### STATED TASK
Rewrite every line of the rows below as a numbered list, and leave out the blank lines.

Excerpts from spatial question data
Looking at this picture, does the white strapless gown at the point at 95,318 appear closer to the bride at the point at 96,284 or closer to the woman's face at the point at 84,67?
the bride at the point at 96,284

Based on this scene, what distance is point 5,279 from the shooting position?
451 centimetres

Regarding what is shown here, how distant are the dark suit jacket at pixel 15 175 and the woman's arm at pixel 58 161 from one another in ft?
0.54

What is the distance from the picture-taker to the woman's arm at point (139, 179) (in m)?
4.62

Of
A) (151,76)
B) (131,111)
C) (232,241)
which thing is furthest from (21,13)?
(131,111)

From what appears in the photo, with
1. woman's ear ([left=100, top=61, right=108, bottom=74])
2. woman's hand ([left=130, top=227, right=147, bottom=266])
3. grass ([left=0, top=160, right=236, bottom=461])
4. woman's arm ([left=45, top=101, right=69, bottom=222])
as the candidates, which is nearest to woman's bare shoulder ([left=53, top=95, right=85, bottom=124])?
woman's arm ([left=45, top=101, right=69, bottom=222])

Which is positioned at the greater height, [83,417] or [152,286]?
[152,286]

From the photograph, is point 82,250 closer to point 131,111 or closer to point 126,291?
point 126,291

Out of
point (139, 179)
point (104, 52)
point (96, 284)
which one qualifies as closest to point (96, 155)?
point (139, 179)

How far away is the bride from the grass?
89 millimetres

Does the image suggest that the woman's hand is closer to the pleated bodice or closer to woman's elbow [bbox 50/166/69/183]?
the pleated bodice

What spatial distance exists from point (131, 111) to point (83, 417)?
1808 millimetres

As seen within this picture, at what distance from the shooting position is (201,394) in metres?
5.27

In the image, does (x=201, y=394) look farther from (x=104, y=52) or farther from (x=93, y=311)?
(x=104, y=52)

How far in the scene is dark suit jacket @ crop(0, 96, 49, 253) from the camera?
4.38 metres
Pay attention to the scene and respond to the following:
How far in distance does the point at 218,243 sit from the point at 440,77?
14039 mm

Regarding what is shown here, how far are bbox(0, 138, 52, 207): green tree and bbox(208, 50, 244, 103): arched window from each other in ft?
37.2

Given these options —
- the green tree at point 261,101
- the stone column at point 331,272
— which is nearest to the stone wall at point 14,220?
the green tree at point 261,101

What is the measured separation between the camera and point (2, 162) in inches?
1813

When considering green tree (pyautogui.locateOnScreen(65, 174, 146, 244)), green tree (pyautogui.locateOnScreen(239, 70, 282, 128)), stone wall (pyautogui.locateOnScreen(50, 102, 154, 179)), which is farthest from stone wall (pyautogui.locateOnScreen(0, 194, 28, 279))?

### RESULT
1. Looking at this picture, does the white strapless gown at the point at 95,318 appear closer to the bride at the point at 96,284 or closer to the woman's face at the point at 84,67?
2. the bride at the point at 96,284
3. Based on this scene, what distance is point 5,279 from the shooting position?
4. 451 centimetres
5. Regarding what is shown here, how distant are the dark suit jacket at pixel 15 175 and the woman's arm at pixel 58 161 from one another in ft?
6. 0.54
7. What is the distance from the picture-taker to the woman's arm at point (139, 179) (in m)?
8. 4.62
9. Of
10. A) (151,76)
11. B) (131,111)
12. C) (232,241)
13. which thing is furthest from (21,13)?
14. (131,111)
15. From what appears in the photo, with
16. 1. woman's ear ([left=100, top=61, right=108, bottom=74])
17. 2. woman's hand ([left=130, top=227, right=147, bottom=266])
18. 3. grass ([left=0, top=160, right=236, bottom=461])
19. 4. woman's arm ([left=45, top=101, right=69, bottom=222])
20. as the candidates, which is nearest to woman's bare shoulder ([left=53, top=95, right=85, bottom=124])?
21. woman's arm ([left=45, top=101, right=69, bottom=222])
22. Which is positioned at the greater height, [83,417] or [152,286]?
23. [152,286]
24. From the photograph, is point 82,250 closer to point 131,111 or closer to point 126,291?
25. point 126,291
26. Out of
27. point (139, 179)
28. point (104, 52)
29. point (96, 284)
30. which one qualifies as closest to point (96, 155)?
31. point (139, 179)
32. How far away is the bride from the grass?
33. 89 millimetres
34. Does the image suggest that the woman's hand is closer to the pleated bodice or closer to woman's elbow [bbox 50/166/69/183]?
35. the pleated bodice
36. What spatial distance exists from point (131, 111) to point (83, 417)?
37. 1808 millimetres
38. As seen within this picture, at what distance from the shooting position is (201,394) in metres?
39. 5.27
40. In the image, does (x=201, y=394) look farther from (x=104, y=52) or farther from (x=93, y=311)?
41. (x=104, y=52)
42. How far in the scene is dark suit jacket @ crop(0, 96, 49, 253) from the camera?
43. 4.38 metres
44. Pay attention to the scene and respond to the following:
45. How far in distance does the point at 218,243 sit from the point at 440,77?
46. 14039 mm
47. Regarding what is shown here, how far are bbox(0, 138, 52, 207): green tree and bbox(208, 50, 244, 103): arched window from each other in ft?
48. 37.2
49. Given these options —
50. - the green tree at point 261,101
51. - the stone column at point 331,272
52. — which is nearest to the stone wall at point 14,220?
53. the green tree at point 261,101
54. What is the measured separation between the camera and point (2, 162) in inches?
55. 1813
56. When considering green tree (pyautogui.locateOnScreen(65, 174, 146, 244)), green tree (pyautogui.locateOnScreen(239, 70, 282, 128)), stone wall (pyautogui.locateOnScreen(50, 102, 154, 179)), which is farthest from stone wall (pyautogui.locateOnScreen(0, 194, 28, 279))?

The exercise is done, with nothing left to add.